Schriftliche Aufgabe 1: Gib aus der Auflistung die Zeilen ab der Zeile mit „What do you“ bis zum Ende der Auflistung wortgetreu wieder, beide Enden eingeschlossen.

Ausgangstext:
***

2Zu einer relationalen Wirtschaftsgeographie
2.1Geographie im Paradigmenwechsel
In diesem Kapitel legen wir die zentralen Argumente einer relationalen Sichtweise in der Wirtschaftsgeographie dar und unterscheiden ihre Grundperspektive von traditionellen wirtschaftsgeographischen Denkweisen. Hierzu werden neben der Bedeutung von Kontextualität, Pfadabhängigkeit und Kontingenz vier grundlegende Aspekte des Wirtschaftsprozesses in das Zentrum der Theoriebildung gestellt: Interaktion und Institution, Organisation, Evolution und Innovation. Damit soll ein fundiertes Verständnis der einzelnen Ansätze in einem größeren theoretischen Rahmen ermöglicht werden. Zuvor aber diskutieren wir die Idee von Paradigmenwechseln in allgemeiner Geographie und Wirtschaftsgeographie und illustrieren diese am Beispiel der Fachentwicklung in Deutschland.

***

Vorliegende Auflistung:
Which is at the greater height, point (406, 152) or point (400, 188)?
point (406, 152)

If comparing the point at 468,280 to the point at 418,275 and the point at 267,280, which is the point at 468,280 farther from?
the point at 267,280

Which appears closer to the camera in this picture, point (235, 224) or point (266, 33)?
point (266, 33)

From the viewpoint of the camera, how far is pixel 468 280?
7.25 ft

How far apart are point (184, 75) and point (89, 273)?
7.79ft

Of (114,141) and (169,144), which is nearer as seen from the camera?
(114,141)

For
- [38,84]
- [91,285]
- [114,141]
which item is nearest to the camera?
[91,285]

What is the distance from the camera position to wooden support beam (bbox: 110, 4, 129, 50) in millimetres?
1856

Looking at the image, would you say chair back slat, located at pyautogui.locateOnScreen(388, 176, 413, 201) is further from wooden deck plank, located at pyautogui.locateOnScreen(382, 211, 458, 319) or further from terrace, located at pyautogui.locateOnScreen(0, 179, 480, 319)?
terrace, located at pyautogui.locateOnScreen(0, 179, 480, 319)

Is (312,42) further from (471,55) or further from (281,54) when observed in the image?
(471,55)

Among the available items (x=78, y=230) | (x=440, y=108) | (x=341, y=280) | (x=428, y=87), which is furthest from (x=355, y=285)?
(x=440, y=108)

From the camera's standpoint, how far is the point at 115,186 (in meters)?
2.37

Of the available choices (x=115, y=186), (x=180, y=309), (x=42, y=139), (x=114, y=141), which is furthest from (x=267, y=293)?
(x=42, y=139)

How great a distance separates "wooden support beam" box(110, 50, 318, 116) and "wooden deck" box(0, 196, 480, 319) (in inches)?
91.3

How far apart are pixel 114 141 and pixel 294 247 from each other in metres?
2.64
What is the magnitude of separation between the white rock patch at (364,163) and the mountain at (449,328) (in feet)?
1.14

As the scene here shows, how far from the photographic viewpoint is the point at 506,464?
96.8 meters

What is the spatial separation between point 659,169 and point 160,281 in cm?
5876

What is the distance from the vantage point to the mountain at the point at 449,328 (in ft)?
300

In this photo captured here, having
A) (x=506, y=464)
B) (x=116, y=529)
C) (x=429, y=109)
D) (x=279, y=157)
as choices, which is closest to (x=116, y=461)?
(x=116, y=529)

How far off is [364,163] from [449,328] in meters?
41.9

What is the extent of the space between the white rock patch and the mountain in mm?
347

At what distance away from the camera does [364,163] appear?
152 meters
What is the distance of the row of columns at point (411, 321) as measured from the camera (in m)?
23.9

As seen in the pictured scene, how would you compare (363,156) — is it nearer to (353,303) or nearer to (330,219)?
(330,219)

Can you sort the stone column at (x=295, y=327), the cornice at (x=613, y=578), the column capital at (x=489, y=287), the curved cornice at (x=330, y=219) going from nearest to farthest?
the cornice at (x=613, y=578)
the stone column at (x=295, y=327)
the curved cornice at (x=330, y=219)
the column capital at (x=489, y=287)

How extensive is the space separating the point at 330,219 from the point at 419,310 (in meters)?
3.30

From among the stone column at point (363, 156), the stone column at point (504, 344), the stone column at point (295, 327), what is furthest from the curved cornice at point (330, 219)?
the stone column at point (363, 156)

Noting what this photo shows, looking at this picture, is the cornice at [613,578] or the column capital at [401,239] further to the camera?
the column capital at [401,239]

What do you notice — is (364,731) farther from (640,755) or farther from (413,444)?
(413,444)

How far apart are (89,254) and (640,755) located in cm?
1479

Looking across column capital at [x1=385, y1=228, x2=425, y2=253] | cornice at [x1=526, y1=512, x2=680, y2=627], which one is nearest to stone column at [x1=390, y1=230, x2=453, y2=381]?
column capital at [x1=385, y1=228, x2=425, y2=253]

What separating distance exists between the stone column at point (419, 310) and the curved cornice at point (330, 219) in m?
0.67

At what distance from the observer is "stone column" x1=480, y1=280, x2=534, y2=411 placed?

***

Schriftliche Aufgabe 2: Übersetze aus dem Ausgangstext zur relationalen Wirtschaftsgeographie den Satz „Damit soll ein fundiertes Verständnis der einzelnen Ansätze in einem größeren theoretischen Rahmen ermöglicht werden.“ ins Englische.

Antwort zur Aufgabe 1:
What do you notice — is (364,731) farther from (640,755) or farther from (413,444)?
(413,444)

How far apart are (89,254) and (640,755) located in cm?
1479

Looking across column capital at [x1=385, y1=228, x2=425, y2=253] | cornice at [x1=526, y1=512, x2=680, y2=627], which one is nearest to stone column at [x1=390, y1=230, x2=453, y2=381]?
column capital at [x1=385, y1=228, x2=425, y2=253]

What separating distance exists between the stone column at point (419, 310) and the curved cornice at point (330, 219) in m?
0.67

At what distance from the observer is "stone column" x1=480, y1=280, x2=534, y2=411 placed?

Antwort zur Aufgabe 2: This is intended to enable a well-founded understanding of the individual approaches within a broader theoretical framework.